Although TL offers many potential benefits in DH sensor data, challenges are still present. One major challenge for complex new tasks is the need for large, diverse datasets to train pretrained models to be fine-tuned for specific applications. In some cases, such as with rare diseases or specific patient populations, there may not be enough data available to train effective models. Additionally, transferring models from one domain to another can be difficult due to variations in data distributions and feature representations, which may potentially lead to reduced performance and accuracy in some cases. Another challenge is the need for the interpretability and transparency in TL models used in healthcare, as decisions made by these models can have significant impacts on patient outcomes. Moreover, ethical considerations must be taken into account, such as ensuring that models are not biased or discriminating against certain patient groups.

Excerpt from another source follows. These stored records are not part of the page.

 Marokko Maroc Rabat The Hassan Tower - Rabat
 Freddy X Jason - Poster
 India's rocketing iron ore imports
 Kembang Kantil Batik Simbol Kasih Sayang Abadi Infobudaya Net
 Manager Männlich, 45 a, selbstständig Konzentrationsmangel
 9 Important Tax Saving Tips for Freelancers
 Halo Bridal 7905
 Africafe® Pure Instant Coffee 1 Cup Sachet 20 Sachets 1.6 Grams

These challenges and limitations need further research to be carefully considered and addressed. We also highlight specific open research topics in the concept of TL on DH that need further development, improvement, and experimentation to enhance the contributions of TL on the DH domain. These questions are the focus of our ongoing research.

Adaptive Learning for real-time DH sensing Data:

Research Challenge: DH sensing data are continuously generated in real-time, presenting a dynamic and evolving landscape. TL models need to adapt to handle incremental learning, ensuring they stay up to date with the latest data.

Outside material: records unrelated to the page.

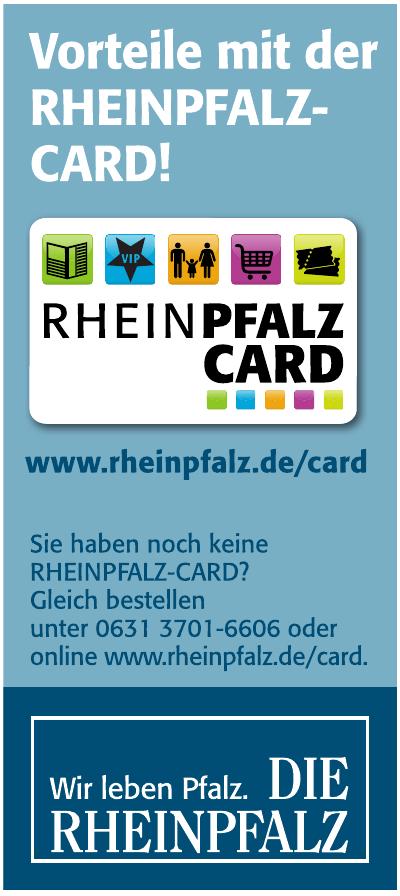Rheinpfalz Card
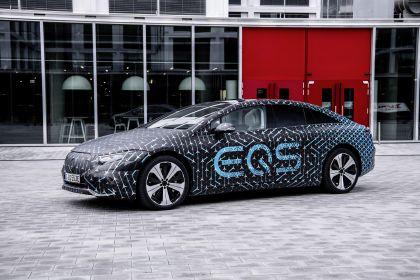 2021 Mercedes-Benz EQS 4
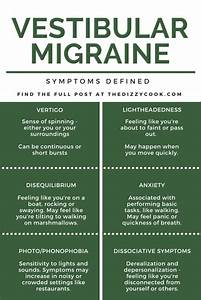 Common Vestibular Migraine Symptoms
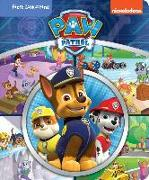 Cover-Bild zu Pi Kids: Nickelodeon Paw Patrol: First Look and Find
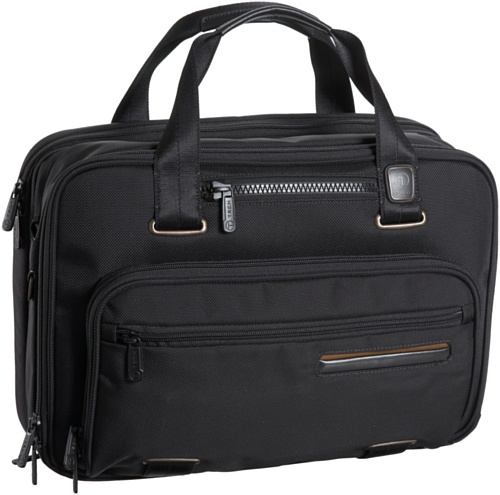 Tumi T-Tech Data T-Pass Ford Expandable Laptop Tote,Black,one size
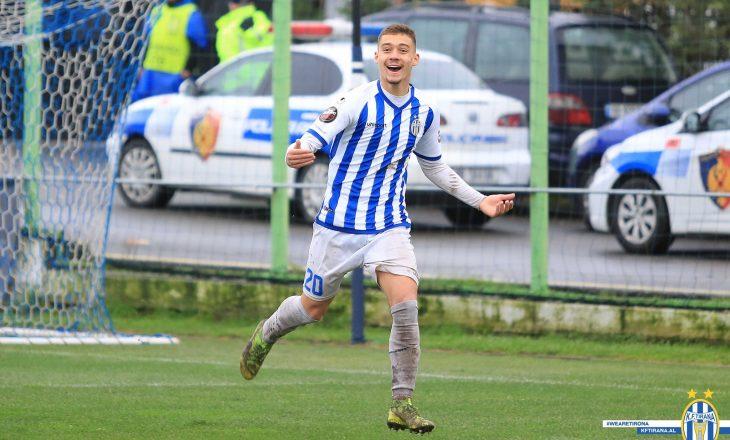 Tirana shet talentin e vet te Legia Varshava në Poloni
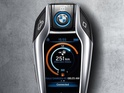 The futuristic car fob comes with its own high-resolution LCD screen on board.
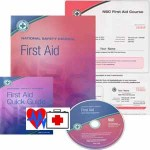 Adult First Aid training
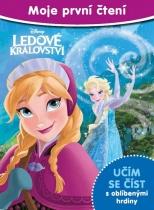 Moje první čtení - Ledové království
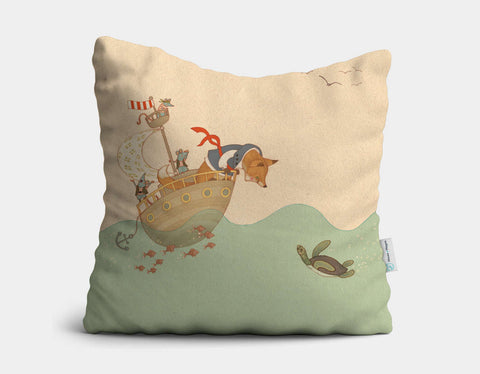 Ahoy There, Mr Turtle Throw Pillow by Alexandra Ball - Main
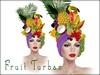Boudoir-Fruit Turban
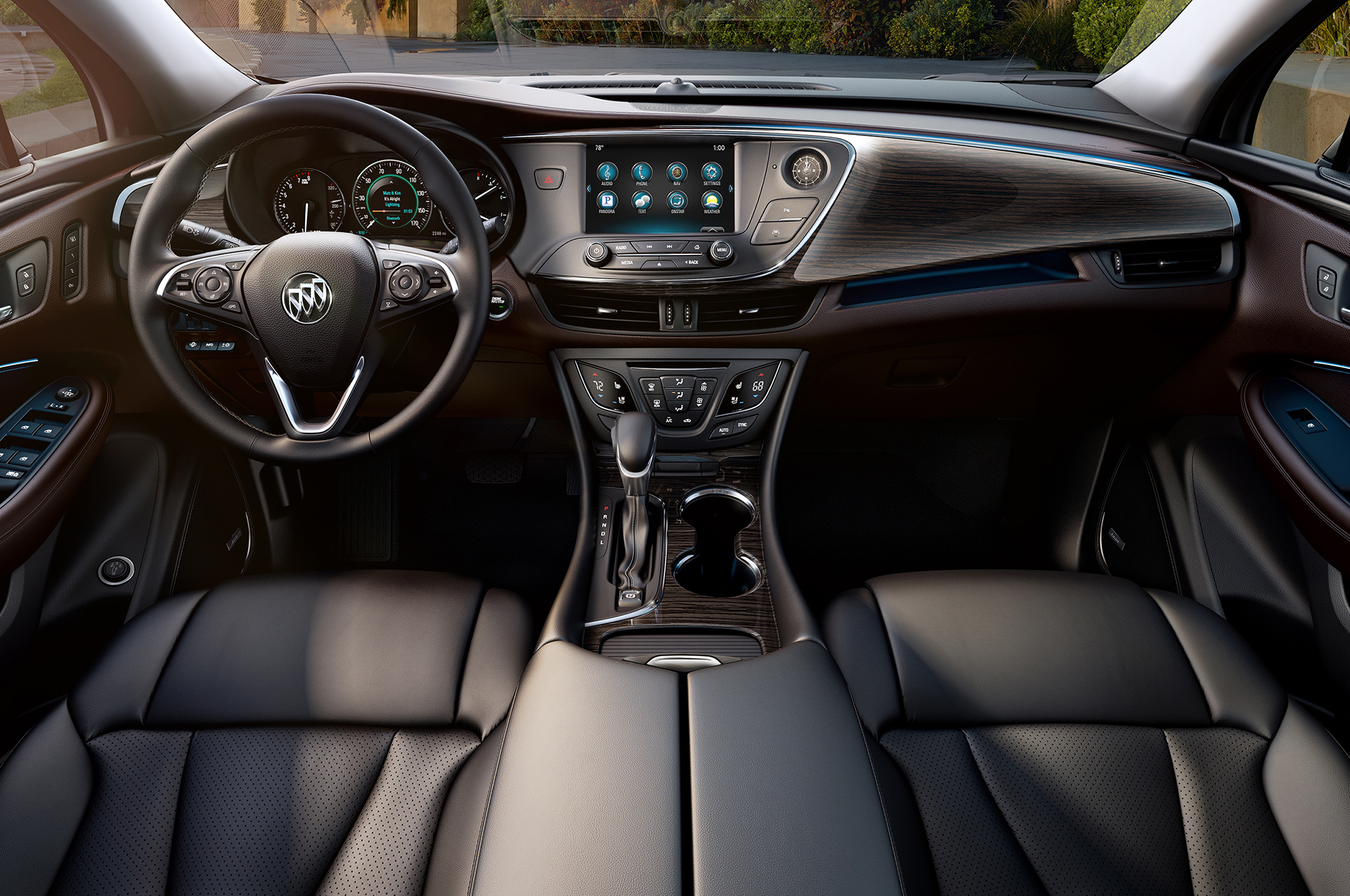 Buick Envision #25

Research Direction: How can TL models be developed to effectively adapt to real-time or near-real-time data streams, facilitating continuous learning and timely decision-making?

2.: Enabling TL on Edge Devices (EDs) for timely healthcare applications:

Research Challenge: To enhance in-time diagnosis and personal healthcare monitoring, there is a need to enable TL approaches on edge devices.

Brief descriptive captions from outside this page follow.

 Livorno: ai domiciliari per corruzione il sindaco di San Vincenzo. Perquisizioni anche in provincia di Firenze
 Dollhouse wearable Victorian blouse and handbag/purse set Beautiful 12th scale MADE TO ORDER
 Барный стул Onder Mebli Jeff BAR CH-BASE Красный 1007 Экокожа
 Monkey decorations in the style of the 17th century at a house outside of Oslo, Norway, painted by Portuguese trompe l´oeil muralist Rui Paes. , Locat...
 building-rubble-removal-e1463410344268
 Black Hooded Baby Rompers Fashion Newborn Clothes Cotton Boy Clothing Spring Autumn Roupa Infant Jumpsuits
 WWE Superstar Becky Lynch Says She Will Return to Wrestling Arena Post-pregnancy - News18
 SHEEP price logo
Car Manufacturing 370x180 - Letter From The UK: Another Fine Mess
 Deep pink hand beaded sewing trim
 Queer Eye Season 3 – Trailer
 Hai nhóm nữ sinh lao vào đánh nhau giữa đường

Research Direction: How can we simplify the embedding of TL models on portable devices, ensuring the efficient, real-time analysis of DH sensing data? This includes optimizing the model size, energy efficiency, and deployment strategies for edge computing.

Author Contributions

L.C. prepared, organized, collected, analyzed, discussed, wrote, and revised the paper materials and contents. E.R. discussed, reviewed, and revised the paper contents. All authors have read and agreed to the published version of the manuscript.

Funding

This research was supported partially by the Doctoral Graduate to Postdoctoral Scholar Fellowship Program and College of Engineering, University of Nevada, Las Vegas. The publication fees for this article were supported by the UNLV University Libraries Open Article Fund.

Acknowledgments

The publication fees for this article were supported by the UNLV University Libraries Open Article Fund.

Conflicts of Interest

The authors declare no conflict of interest.

Appendix A

In this Appendix, we present tables that summarize the features and applications of common wearable/attachable devices, as well as sensing technologies in DH.

Table A1. Features of common wearable and attachable sensing technologies in digital health.

Technology	Worn/Attached Location	Features and Applications
Smart watches and fitness trackers (Wearable)	Wrist, upper arm, waist, and ankle	Track physical activity, heart rate, sleep patterns, and other health metrics.
Smart lenses (Wearable)	Head/eye	Embedded with sensors to monitor glucose levels and other parameters in the tears, and send the data to a connected device.
Mouthguards (Wearable)	Head/mouth	Monitor various health metrics, such as the heart rate, breathing rate, and oxygen saturation, by measuring changes in the saliva and oral fluids.
Continuous glucose monitoring and insulin pumps (Wearable/attached to the skin using adhesive patches)	Abdomen (belly), upper buttocks, upper arm, and thigh	Help people with diabetes manage their blood sugar levels by continuously monitoring glucose levels and automatically delivering insulin as needed.
Headbands and hats (Wearable)	Head/around the forehead, and over the ears	Measure the brain activity, heart rate, and other vital signs.
Chest straps and attached bands (Wearable)	Around the chest or the wrist	Measure the heart rate variability, respiratory rate, and other health metrics by sensing changes in the skin conductivity or other physiological parameters used in the field of fitness and wellness.
ECG patches (Attached to the skin using a medical-grade adhesive)	Chest, upper back, or upper arm	It can monitor the heart rate, rhythm, and other cardiac metrics, and are often used to diagnose arrhythmias and other heart conditions.
Blood pressure cuffs (Wearable)	Wrist or upper arm	Measure blood pressure and can help diagnose and manage hypertension and other cardiovascular conditions. Some of these devices contain memory to store measurements and send information wirelessly to healthcare providers.
Smart clothing shirts, pants, and sports bras (Wearable)	Human body	Embedded with sensors to monitor vital signs, physical activity, and other health parameters.
Wearable cameras		Capture images and video of a patient’s environment, which can be used for telemedicine and remote monitoring purposes.
Smart jewelry rings, bracelets, and necklaces (Wearable)	Different body locations	Equipped with sensors to track various health metrics.
Smart shoes (Wearable)	Foot	Detect gait patterns, track steps, and monitor posture.
Skin patches (Attachable)	Skin	Attached to the skin to monitor various physiological parameters, such as the heart rate, blood glucose levels, temperature, and hydration.
Smart helmets (Wearable)	Head	Enhance safety and provide connectivity. Equipped with sensors to monitor head impact forces and detect signs of concussion in athletes.

Table A2. Sensor technologies in digital health that have been used with ML/DL techniques.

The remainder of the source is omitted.